Âgée de plus de 80 ans, ne travaillant plus qu’occasionnellement pour Hermès sur des projets tels que la présentation de collections de bijoux, Leila Menchari gardera longtemps son bureau chez Hermès. « Leila est un électron libre. Elle vit en dehors des hiérarchies et des règles normales », explique Christian Blanckaert, qui dirigea la branche française et internationale du groupe pendant des années.
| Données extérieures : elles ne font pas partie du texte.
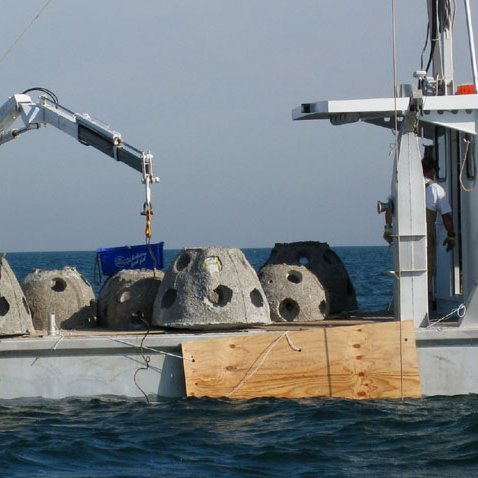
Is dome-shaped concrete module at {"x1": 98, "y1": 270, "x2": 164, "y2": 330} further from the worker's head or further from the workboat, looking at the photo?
the worker's head

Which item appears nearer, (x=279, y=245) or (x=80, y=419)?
(x=80, y=419)

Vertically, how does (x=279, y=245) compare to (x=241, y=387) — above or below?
above

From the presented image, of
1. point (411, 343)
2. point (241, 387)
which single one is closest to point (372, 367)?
point (411, 343)

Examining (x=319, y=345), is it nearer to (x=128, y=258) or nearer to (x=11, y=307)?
(x=11, y=307)

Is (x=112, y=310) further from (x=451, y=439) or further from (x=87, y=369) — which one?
(x=451, y=439)

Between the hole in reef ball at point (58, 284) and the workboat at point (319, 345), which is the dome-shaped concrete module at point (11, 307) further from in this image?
the hole in reef ball at point (58, 284)

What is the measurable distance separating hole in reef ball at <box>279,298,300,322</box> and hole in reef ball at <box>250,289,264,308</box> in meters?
0.90

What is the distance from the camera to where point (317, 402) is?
525 inches

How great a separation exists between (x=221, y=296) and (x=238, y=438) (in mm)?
2289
Du temps où il travaillait chez Hermès, Christian Blanckaert avait osé lui suggérer de mettre dans ses vitrines des produits qui avaient besoin de se vendre mieux. Elle lui avait rétorqué : « Personne ne me dit ce que je dois mettre dans ma vitrine ».
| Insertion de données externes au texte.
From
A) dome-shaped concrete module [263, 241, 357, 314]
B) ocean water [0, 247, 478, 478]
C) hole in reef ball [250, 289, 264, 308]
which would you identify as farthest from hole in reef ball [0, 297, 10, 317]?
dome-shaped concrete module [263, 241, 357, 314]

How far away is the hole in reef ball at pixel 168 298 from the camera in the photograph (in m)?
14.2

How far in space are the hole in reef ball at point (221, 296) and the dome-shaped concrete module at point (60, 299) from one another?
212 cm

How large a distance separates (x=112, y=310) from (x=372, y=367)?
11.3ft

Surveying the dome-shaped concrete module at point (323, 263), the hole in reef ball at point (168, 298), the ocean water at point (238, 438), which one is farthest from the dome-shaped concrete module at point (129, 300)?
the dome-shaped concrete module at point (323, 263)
Leila assise dans le jardin de sa maison à Hammamet, en 1970
Fille d’avocat et arrière-petite-fille du dernier sultan du Tuggurt, Leila Menchari est arrivée à Paris à l’âge de 18 ans pour étudier à l’École nationale supérieure des Beaux-Arts. Une amie lui a conseillé de montrer ses dessins à Annie Baumel, une Parisienne par excellence, alors en charge des vitrines et des décorations de la maison Hermès. Lors de leur première entrevue, Annie Baumel dit à Leila Menchari : « Vous, vous êtes une rêveuse. Alors, dessinez-moi vos rêves ! » La jeune artiste savait qu’une telle offre ne se présenterait pas deux fois. Après avoir examiné son travail, Annie Baumel dit à Robert Dumas, encore aux commandes : « Leila dessine très bien. Je souhaiterais la garder ». Et il en fut ainsi. Leila Menchari fut embauchée en 1961 et petit à petit, ses responsabilités s’élargiraient jusqu’à ce qu’elle remplace Annie Baumel et prenne en charge les vitrines de la boutique emblématique. « Nous sommes nombreux chez Hermès à avoir beaucoup appris auprès de Leïla », explique Pierre-Alexis Dumas, actuel directeur artistique de la maison, dans un communiqué de la maison publié le 5 avril. Et d’ajouter : « Elle nous a enseigné à regarder le monde par le prisme de la couleur. Elle était une conteuse sans égale qui enchantait le monde. Nous lui sommes infiniment reconnaissants pour tout ce qu’elle nous a transmis ».